The current opacity on how money changes hands has cooked up predictable outcomes. According to Nigeria’s corruption agency, as much as $400-billion (U.S.) in oil cash has been stolen or wasted during the past 50 years, while investor vertigo is setting in as “too good to be true” contracts unravel from the Gobi Desert to the jungles of Africa.

While Canada requires oil companies to disclose payments to foreign governments to a limited extent via National Instrument 51-101 Standards for Disclosure for Oil and Gas Activities, other jurisdictions around the world are quickly leaving us in a cloud of opaque dust.

Last summer, U.S. Senators Benjamin Cardin and Richard Lugar introduced groundbreaking legislation into the Dodd-Frank Act requiring oil, gas and mining companies on all U.S. stock exchanges to report their payments to governments on a country-by-country and even project-by-project basis. Canada should follow suit – after all, large New York Stock Exchange-listed Canadian companies such as Nexen, Suncor, EnCana, Talisman, Goldcorp and Barrick all want a level playing field.

The U.S., British, German and French governments have already endorsed these rules. The Hong Kong Stock Exchange already has similar rules in place. The European Union Council of Ministers has endorsed the Dodd-Frank provisions and is looking at taking the transparency up a notch to include production levels (i.e., barrels of oil), sales and profits. While the Europeans get their act together, there’s a window of opportunity open for Canadian securities regulators to lead the way, and define the gold standard for corporate transparency.

Pushback can be expected. As Robert Kennedy once said, one-fifth of the people are against everything all of the time. Royal Dutch Shell CEO Peter Voser recently expressed concern at a Paris conference that requiring companies to publish what they pay foreign governments could “destroy” the existing transparency movement, because it could break secrecy laws in producing countries.
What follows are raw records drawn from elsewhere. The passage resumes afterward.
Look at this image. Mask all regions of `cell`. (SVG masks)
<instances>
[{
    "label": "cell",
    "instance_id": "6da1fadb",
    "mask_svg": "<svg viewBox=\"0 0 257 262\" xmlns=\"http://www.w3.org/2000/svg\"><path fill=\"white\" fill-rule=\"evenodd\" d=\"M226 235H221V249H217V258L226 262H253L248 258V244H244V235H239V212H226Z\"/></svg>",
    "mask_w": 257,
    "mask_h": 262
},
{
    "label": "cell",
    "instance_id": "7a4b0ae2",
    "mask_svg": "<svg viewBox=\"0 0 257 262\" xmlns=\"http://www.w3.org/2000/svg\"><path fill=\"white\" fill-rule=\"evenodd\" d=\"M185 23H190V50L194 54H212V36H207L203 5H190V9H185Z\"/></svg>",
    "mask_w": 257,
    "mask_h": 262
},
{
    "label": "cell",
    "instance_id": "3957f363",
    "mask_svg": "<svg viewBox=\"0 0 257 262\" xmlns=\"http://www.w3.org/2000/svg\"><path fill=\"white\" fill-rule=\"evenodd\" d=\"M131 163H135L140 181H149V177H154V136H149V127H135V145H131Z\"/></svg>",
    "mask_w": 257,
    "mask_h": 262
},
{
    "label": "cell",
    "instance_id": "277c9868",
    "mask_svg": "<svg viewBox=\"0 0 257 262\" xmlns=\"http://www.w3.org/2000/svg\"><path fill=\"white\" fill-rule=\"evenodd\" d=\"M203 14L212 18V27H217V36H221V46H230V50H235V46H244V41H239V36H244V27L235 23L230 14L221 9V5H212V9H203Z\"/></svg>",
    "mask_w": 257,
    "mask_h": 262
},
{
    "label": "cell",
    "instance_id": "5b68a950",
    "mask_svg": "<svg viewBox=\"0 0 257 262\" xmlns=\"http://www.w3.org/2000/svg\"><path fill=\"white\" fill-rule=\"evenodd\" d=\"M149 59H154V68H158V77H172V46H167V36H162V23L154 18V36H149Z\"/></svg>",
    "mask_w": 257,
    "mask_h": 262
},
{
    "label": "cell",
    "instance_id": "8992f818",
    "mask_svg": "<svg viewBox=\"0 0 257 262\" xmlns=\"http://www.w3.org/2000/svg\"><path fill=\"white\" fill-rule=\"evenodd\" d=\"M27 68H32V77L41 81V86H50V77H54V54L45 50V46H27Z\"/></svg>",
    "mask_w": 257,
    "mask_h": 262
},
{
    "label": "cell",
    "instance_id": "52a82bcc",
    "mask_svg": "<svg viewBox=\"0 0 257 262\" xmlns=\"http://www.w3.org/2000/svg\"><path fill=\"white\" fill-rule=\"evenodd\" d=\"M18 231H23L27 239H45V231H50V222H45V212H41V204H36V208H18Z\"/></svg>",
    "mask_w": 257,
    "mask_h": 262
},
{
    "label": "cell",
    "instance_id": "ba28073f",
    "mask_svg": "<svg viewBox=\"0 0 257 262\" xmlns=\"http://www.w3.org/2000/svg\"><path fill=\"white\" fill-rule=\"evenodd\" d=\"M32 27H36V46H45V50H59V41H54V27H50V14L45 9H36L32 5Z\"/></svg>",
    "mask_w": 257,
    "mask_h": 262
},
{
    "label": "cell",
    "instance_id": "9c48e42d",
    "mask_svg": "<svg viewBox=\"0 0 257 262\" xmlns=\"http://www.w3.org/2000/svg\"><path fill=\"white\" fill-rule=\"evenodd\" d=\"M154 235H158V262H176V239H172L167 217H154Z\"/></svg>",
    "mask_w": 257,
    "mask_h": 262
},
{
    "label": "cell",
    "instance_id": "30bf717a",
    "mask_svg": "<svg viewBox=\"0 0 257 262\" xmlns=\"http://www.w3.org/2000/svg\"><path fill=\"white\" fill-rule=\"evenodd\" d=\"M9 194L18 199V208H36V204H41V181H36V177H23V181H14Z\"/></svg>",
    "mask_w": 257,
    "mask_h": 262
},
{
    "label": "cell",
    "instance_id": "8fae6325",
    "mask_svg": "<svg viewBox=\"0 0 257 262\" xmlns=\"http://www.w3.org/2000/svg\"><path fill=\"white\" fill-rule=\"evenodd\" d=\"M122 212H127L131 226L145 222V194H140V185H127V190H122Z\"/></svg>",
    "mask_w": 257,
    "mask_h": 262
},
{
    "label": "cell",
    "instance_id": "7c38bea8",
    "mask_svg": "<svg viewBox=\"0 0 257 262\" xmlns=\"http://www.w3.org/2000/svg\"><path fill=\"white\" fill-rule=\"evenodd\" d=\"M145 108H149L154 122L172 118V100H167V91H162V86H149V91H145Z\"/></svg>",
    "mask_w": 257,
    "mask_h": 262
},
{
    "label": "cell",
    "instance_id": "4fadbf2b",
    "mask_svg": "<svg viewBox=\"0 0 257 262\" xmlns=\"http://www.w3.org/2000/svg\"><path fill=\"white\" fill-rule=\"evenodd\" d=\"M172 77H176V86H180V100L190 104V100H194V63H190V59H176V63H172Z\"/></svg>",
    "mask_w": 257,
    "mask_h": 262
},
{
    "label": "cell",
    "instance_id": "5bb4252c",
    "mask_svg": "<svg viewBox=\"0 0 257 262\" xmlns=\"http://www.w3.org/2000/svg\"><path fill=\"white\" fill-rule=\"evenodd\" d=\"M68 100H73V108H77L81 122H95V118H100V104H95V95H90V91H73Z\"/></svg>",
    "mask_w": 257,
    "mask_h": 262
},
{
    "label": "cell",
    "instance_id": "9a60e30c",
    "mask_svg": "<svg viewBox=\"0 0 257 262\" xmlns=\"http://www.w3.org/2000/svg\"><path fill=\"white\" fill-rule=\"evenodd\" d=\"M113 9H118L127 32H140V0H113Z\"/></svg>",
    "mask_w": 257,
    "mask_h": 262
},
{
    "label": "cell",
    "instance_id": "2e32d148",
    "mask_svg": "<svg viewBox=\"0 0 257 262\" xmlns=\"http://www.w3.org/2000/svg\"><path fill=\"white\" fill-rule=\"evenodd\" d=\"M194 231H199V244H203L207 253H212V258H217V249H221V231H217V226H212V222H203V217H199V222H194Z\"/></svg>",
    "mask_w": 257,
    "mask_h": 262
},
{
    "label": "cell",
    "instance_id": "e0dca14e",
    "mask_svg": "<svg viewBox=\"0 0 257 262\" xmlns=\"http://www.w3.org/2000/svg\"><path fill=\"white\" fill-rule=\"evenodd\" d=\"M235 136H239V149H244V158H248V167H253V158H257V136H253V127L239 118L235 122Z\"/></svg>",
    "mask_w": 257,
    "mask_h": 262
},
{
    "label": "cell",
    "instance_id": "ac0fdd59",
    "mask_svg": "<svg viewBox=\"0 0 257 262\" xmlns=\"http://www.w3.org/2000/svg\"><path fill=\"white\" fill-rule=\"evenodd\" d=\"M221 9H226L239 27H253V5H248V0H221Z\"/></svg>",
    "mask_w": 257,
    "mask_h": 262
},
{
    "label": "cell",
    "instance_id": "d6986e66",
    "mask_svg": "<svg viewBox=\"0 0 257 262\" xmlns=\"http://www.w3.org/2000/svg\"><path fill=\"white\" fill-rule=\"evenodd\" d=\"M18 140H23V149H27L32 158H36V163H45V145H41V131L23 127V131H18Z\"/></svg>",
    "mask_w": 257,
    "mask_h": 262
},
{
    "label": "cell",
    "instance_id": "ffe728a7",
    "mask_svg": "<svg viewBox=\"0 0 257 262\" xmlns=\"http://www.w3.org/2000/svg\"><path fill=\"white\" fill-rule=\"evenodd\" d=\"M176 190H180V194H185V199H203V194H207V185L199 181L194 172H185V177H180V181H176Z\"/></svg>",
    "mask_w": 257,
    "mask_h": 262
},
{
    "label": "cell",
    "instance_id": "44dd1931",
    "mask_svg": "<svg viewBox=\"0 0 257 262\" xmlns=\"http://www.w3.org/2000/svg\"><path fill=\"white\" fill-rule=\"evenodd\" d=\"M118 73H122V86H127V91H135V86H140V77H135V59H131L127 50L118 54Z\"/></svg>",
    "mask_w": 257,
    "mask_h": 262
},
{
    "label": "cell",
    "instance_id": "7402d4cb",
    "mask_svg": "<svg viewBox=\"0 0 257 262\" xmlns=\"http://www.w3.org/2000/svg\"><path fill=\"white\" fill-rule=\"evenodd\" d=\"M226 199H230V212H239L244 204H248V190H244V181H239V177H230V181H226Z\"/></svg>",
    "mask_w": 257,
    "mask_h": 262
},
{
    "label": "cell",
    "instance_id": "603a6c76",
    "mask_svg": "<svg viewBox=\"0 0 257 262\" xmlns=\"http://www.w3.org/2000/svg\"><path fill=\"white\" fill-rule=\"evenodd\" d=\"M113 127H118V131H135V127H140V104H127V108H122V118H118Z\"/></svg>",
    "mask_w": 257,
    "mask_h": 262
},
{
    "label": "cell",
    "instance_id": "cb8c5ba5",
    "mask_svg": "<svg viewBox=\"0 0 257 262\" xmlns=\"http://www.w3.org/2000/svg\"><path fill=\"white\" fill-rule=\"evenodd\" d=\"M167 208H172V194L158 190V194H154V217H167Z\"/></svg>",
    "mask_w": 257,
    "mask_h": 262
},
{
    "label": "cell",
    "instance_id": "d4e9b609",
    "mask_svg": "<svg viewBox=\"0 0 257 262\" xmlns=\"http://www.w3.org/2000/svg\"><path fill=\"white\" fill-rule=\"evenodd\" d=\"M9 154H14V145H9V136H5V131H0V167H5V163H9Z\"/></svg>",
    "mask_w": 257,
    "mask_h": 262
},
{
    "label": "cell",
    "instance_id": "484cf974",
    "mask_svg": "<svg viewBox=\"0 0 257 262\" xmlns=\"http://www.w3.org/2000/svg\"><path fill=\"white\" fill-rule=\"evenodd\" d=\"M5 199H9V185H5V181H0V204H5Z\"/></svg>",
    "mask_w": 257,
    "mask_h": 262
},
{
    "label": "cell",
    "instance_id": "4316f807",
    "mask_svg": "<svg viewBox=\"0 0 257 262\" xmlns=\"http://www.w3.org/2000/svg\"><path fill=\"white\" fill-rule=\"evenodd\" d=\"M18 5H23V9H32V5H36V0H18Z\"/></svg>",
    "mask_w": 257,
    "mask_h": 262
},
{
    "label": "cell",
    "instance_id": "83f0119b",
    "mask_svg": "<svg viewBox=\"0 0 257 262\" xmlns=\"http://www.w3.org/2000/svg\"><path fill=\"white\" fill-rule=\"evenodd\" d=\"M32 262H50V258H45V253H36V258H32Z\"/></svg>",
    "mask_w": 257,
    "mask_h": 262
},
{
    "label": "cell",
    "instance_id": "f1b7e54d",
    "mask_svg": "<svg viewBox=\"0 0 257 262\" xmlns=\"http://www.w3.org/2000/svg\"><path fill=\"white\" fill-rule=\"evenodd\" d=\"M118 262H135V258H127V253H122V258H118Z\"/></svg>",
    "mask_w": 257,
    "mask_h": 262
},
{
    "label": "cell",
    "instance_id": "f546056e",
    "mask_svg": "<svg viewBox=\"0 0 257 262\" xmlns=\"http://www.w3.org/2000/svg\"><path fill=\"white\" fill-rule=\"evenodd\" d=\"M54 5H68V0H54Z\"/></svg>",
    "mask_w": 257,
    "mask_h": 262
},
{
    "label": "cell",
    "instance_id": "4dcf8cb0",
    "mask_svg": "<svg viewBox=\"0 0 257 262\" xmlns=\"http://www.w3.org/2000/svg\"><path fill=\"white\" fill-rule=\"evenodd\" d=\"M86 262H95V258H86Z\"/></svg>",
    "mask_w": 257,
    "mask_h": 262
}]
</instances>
But the truth is that the oil or mining lobbies have not been able to cite a single case where these laws exist and are applied.

In a funny way that only non-fiction makes plausible, Mr. Voser shares something in common with the anti-corporate activists who oppose all business engagement with despots: They both hanker for a version of a world that no longer exists.

Twenty-nine of the world’s top 32 oil companies (including Shell) are listed on the NYSE, and they’ll have to comply with the Dodd-Frank transparency provisions when they come into force. And by virtue of being the home exchange to the world’s miners, Canada’s economic fate is intertwined with many of the world’s despots who sit atop the minerals we mine.

As the recent spate of sand revolutions makes clear, people are increasingly intolerant of being cheated by their governments. The U.S. has already blown the train whistle with the Dodd-Frank Act. Canada now has a choice: Hitch our economic future to the caboose of corporate opacity or jump ahead to the locomotive of transparency.

Toby Heaps is editor of Corporate Knights magazine.